Objective:
Echo the molasses tank passage below word for word, in full.

Excerpt provided:
For USIA to get its fair share of this booming trade, Arthur P. Jell needed to finish the molasses tank on the Boston waterfront no later than the final day of 1915.

On September 24, 1915, after months of haggling, Jell had signed a twenty-year lease with Boston Elevated to rent the seventeen-thousand-square-foot waterfront parcel at 539 Commercial Street, sandwiched between the North End residential neighborhood and the inner harbor, for an annual fee of $5,000. The lease was to commence on November 1. “We are extremely anxious to have the work proceed as rapidly as possible and are quite willing to pay any additional expenses there may be in pushing the work forward so that the tank can be completed promptly,” Jell wrote to Hammond on October 1, 1915. Then on October 19: “We confirm the understanding whereby you are to furnish sufficient men to complete the tank by December 15th and we agree to pay … any additional expenses which may be necessary in order to hurry the work as much as possible.”

The Hugh Nawn Construction Company began work on the three-foot thick concrete foundation during the first week of November, and Hammond Iron Works shipped the steel plates to Boston around the first of December. When Hammond suggested that it might lose some time applying for proper permits from the Boston Building Department, Jell wrote back promptly: “You apparently did not understand that we had arranged so that it would not be necessary for your foreman to take out a permit in Boston, as the contractors who are building the foundation will allow us to erect the tank under their permit.” The building department considered the tank a “receptacle” and not a “building,” so the permit for the foundation was all that the city required.

Before the flood, the molasses tank towered over adjacent structures and the elevated railroad tracks.

(The Bostonian Society/Old State House)

With his deadline approaching like a locomotive, Jell made an executive decision in late December. The contract with Hammond called for the fifty-foot-high tank to be tested for leaks upon its completion by filling it with water. Jell knew that the amount of water he would need to fill the tank would be so vast that he would have to tap into the municipal water supply, an expense he refused to authorize. Jell also knew it would have taken many days, perhaps weeks, to fill the tank. It was time he did not have. Instead, Jell ordered crews to run only six inches of water into the tank, enough to raise the water level above the first angle joint at the base of the structure. When no leaks occurred, Jell pronounced the tank sturdy, sound, and ready to use.

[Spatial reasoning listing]

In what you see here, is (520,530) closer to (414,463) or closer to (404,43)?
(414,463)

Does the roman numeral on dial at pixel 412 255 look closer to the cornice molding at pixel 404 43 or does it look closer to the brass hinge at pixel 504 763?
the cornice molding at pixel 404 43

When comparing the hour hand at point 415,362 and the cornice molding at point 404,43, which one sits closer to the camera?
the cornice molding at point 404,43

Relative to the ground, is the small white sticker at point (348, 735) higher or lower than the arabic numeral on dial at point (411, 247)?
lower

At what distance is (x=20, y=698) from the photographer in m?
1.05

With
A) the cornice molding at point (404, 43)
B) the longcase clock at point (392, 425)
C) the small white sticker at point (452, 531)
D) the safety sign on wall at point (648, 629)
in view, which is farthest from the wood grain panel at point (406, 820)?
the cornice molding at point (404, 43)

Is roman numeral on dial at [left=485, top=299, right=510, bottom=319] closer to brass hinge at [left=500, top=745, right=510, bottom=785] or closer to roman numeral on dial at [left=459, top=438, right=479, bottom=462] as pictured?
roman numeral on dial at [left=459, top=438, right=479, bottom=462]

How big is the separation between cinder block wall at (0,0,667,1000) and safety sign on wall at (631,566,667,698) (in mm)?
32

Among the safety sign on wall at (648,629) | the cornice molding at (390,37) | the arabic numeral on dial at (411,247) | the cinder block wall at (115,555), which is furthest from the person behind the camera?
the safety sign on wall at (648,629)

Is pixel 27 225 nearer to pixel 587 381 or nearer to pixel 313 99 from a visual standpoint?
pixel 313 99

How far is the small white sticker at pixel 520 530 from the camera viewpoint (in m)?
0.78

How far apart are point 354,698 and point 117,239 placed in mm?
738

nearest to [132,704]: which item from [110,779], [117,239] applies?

Answer to this task:
For USIA to get its fair share of this booming trade, Arthur P. Jell needed to finish the molasses tank on the Boston waterfront no later than the final day of 1915.

On September 24, 1915, after months of haggling, Jell had signed a twenty-year lease with Boston Elevated to rent the seventeen-thousand-square-foot waterfront parcel at 539 Commercial Street, sandwiched between the North End residential neighborhood and the inner harbor, for an annual fee of $5,000. The lease was to commence on November 1. “We are extremely anxious to have the work proceed as rapidly as possible and are quite willing to pay any additional expenses there may be in pushing the work forward so that the tank can be completed promptly,” Jell wrote to Hammond on October 1, 1915. Then on October 19: “We confirm the understanding whereby you are to furnish sufficient men to complete the tank by December 15th and we agree to pay … any additional expenses which may be necessary in order to hurry the work as much as possible.”

The Hugh Nawn Construction Company began work on the three-foot thick concrete foundation during the first week of November, and Hammond Iron Works shipped the steel plates to Boston around the first of December. When Hammond suggested that it might lose some time applying for proper permits from the Boston Building Department, Jell wrote back promptly: “You apparently did not understand that we had arranged so that it would not be necessary for your foreman to take out a permit in Boston, as the contractors who are building the foundation will allow us to erect the tank under their permit.” The building department considered the tank a “receptacle” and not a “building,” so the permit for the foundation was all that the city required.

Before the flood, the molasses tank towered over adjacent structures and the elevated railroad tracks.

(The Bostonian Society/Old State House)

With his deadline approaching like a locomotive, Jell made an executive decision in late December. The contract with Hammond called for the fifty-foot-high tank to be tested for leaks upon its completion by filling it with water. Jell knew that the amount of water he would need to fill the tank would be so vast that he would have to tap into the municipal water supply, an expense he refused to authorize. Jell also knew it would have taken many days, perhaps weeks, to fill the tank. It was time he did not have. Instead, Jell ordered crews to run only six inches of water into the tank, enough to raise the water level above the first angle joint at the base of the structure. When no leaks occurred, Jell pronounced the tank sturdy, sound, and ready to use.